── Document segment ──

I use this app Carrot Care. It list normal values and optimal values where applicable. Seems good guidance.
For above non-HDL there is no optimal values but normal is listed up to 3,37 mmol/L.
But I wouldn’t get too OCD about it like Peter Attia or Bryan Johnson (and his team)… Markers in my opinion tell just one side. There are also some marker correlations and there is lifestyle and genetics involved too.
I would not trust ChatGPT, it is very untrustworthy… makes things up and hallucinates a lot.
Michael Lustgarten has ideas on optimal bllood test ranges. Life Extension has also had their own optimal ranges but I couldn’t find the link to it today. I have the document saved in Notes for my use though.
From the Life Extension document:
"Triglycerides (serum or plasma)
Triglyceride levels are used to identify risk for developing coronary heart disease and if fat metabolism disorders are suspected.

───
── Dataset ──

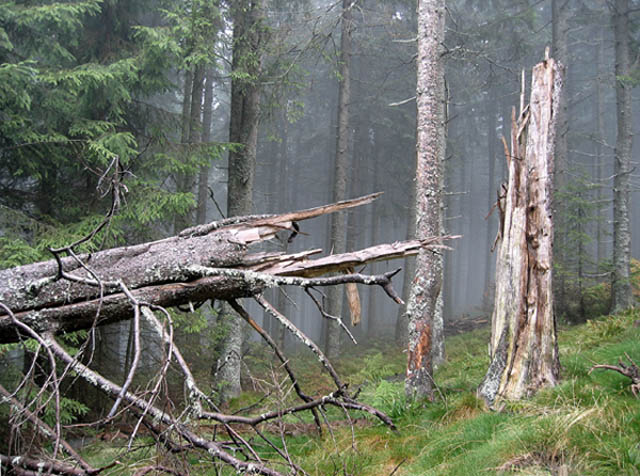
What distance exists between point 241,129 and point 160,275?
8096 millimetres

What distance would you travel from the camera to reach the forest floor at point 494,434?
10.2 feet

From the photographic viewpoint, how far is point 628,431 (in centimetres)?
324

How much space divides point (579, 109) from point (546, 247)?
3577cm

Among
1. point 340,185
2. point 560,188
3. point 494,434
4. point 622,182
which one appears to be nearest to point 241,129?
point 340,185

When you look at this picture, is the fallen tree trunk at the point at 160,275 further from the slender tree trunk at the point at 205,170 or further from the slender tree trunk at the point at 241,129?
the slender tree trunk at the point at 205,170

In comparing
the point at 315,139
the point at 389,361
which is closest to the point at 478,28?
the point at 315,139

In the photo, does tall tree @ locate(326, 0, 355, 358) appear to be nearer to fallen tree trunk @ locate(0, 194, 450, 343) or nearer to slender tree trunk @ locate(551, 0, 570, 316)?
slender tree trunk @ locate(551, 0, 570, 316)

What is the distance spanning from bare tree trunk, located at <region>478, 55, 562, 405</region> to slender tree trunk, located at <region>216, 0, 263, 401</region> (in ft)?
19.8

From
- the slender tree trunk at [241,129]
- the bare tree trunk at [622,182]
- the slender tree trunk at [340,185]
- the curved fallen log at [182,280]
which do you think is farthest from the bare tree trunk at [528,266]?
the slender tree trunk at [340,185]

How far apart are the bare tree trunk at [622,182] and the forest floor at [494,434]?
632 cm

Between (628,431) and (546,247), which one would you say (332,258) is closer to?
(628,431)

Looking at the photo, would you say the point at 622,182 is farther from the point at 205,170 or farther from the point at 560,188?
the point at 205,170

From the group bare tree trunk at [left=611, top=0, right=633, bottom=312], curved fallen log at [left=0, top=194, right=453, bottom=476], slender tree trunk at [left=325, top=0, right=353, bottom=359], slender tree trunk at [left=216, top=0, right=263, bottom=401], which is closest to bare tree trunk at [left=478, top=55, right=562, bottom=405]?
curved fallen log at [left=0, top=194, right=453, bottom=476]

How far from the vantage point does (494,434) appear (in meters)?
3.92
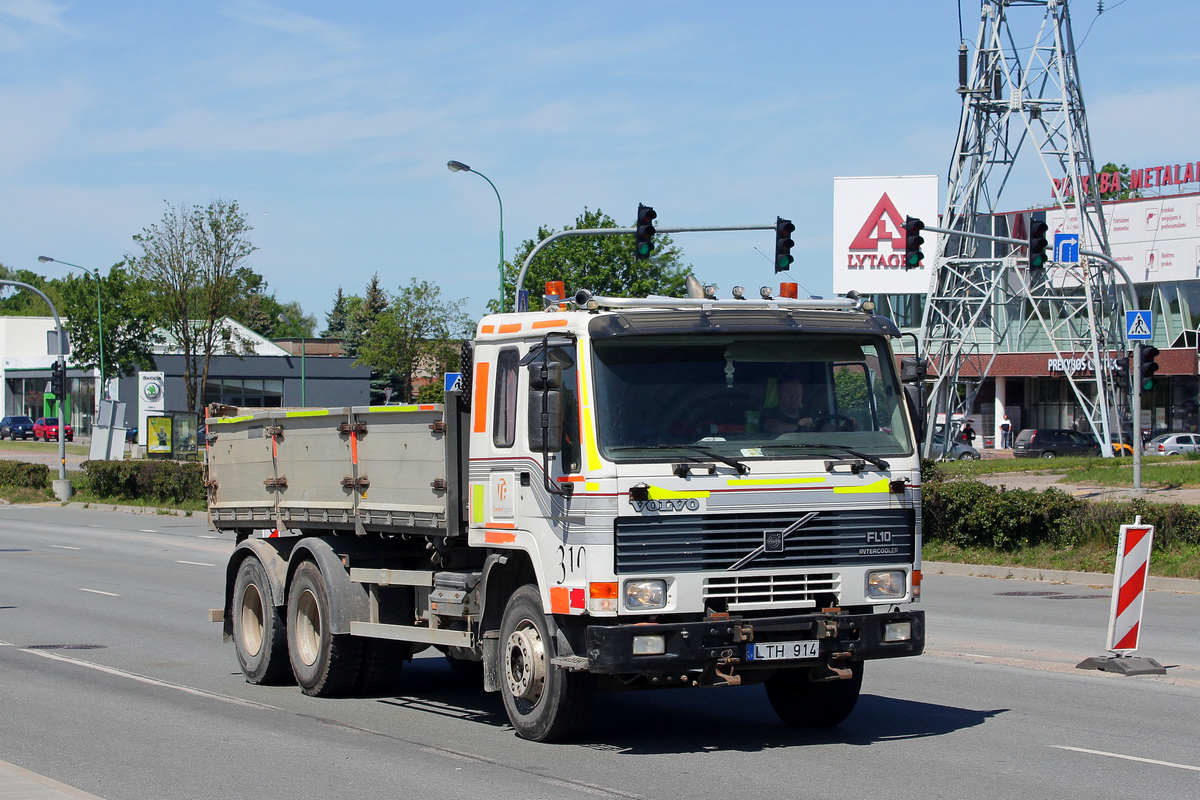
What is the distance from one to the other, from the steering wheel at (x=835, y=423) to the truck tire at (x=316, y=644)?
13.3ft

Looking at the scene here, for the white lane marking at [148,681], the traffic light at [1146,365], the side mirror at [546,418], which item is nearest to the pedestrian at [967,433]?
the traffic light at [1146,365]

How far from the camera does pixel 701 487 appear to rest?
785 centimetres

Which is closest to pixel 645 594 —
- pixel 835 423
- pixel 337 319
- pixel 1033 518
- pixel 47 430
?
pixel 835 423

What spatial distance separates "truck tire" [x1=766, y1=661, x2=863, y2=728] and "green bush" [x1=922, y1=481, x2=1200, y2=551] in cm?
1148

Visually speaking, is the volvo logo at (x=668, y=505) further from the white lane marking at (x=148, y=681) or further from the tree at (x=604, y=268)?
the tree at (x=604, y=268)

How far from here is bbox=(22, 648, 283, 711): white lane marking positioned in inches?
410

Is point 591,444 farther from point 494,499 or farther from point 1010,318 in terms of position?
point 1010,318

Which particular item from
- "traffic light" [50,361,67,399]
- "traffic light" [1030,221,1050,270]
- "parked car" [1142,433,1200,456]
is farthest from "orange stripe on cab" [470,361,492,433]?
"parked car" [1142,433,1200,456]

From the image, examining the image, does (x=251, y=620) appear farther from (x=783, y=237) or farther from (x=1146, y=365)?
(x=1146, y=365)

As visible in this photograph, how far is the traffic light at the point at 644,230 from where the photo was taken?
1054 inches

───
── Dataset ──

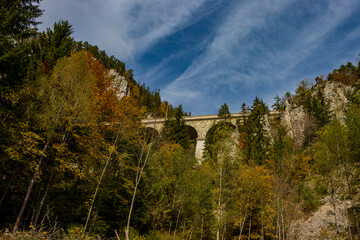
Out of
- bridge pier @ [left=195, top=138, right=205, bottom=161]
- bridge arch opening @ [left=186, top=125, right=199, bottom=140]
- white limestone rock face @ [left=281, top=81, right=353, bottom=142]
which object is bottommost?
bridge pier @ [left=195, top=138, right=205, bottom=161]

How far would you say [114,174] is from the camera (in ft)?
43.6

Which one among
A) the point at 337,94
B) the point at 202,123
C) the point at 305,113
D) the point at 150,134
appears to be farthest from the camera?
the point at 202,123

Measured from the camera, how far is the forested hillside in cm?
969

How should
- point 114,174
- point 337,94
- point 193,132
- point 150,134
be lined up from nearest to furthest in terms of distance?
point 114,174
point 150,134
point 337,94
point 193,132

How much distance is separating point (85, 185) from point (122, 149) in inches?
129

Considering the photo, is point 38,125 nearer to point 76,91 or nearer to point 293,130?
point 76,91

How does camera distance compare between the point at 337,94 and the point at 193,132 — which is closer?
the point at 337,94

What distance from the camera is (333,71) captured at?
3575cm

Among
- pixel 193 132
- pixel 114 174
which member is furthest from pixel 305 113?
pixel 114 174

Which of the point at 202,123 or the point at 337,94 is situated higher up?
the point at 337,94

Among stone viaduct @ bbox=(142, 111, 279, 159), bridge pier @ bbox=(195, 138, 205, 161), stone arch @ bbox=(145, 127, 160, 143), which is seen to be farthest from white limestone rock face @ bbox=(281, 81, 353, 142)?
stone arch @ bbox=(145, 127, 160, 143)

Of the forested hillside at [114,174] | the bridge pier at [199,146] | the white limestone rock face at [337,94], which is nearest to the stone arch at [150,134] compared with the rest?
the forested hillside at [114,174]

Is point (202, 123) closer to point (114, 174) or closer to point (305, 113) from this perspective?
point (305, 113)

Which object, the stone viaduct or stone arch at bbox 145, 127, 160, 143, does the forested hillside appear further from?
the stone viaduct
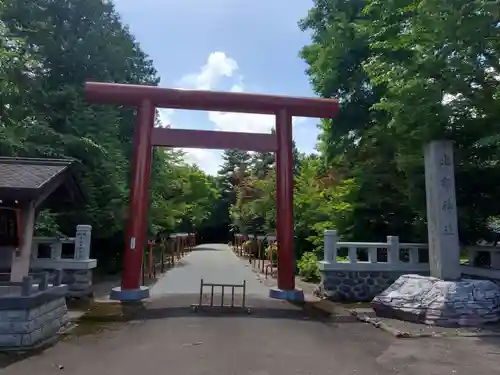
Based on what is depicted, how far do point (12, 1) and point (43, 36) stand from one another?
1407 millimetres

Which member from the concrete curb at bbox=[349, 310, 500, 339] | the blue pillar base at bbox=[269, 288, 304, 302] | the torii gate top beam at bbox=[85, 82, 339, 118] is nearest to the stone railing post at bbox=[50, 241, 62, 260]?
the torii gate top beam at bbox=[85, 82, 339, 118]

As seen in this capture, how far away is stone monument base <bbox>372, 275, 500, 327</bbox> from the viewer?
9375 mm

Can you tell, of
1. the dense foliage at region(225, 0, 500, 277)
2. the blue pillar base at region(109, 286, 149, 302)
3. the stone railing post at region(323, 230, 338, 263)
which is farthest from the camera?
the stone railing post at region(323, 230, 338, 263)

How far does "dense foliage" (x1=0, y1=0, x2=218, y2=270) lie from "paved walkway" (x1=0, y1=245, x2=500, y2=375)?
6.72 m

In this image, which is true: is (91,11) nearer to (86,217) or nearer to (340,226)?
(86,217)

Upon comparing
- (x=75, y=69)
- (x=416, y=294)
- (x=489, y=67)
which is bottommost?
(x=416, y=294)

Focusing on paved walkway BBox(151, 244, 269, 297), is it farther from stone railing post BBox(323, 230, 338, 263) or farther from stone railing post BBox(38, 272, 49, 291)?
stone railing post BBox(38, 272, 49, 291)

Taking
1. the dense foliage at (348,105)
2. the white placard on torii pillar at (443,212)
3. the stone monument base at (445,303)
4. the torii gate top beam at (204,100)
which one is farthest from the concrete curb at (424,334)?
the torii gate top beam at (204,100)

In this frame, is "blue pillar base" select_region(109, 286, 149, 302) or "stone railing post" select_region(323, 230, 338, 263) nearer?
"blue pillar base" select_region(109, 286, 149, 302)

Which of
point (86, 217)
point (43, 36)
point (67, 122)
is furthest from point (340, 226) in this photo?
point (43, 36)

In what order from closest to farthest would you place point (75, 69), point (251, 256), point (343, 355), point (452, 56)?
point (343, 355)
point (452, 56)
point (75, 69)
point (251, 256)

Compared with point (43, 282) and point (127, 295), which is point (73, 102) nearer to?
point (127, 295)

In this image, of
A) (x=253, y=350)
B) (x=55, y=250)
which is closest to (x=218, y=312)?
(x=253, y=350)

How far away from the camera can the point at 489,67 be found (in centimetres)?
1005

───

*Exercise aim:* Continue the text on optimal blood test ranges, starting after its last sentence.

*Task output:*
Reference Range: 0-149 mg/dL
LE’s Optimal Range:
Fasting: <100 mg/dL (<80 mg/dL if any risk factors; <60 mg/dL if pre-existing cardiovascular disease);
Non-fasting: <116 mg/dL
Total Cholesterol (serum or plasma)
Total cholesterol is used to assess risk of coronary heart disease and stroke (Kinosian 1994; Ansell 2000; Foroughi 2013).
Reference Range: 100-199 mg/dL (over age 19)
LE’s Optimal Range: 160-180 mg/dL
HDL (serum or plasma)
High-density lipoprotein (HDL) is known as the “good” cholesterol because it helps transport cholesterol from cells to the liver for removal. Low HDL levels are used as a predictor of heart disease risk.
Reference Range: >39 mg/dL
LE’s Optimal Range: ≥50 mg/dL
LDL (serum or plasma)
Low-density lipoprotein (LDL) is known as the “bad” cholesterol because it carries cholesterol and fats from the liver to the rest of the body. Elevated LDL levels are used as a predictor of heart disease risk.
Reference Range: 0-99 mg/dL (over age 19)
LE’s Optimal Range:
Good: 80-100 mg/dL
Ideal: <80 mg/dL (<70 mg/dL for those with pre-existing, or who are at high risk, for cardiovascular disease)"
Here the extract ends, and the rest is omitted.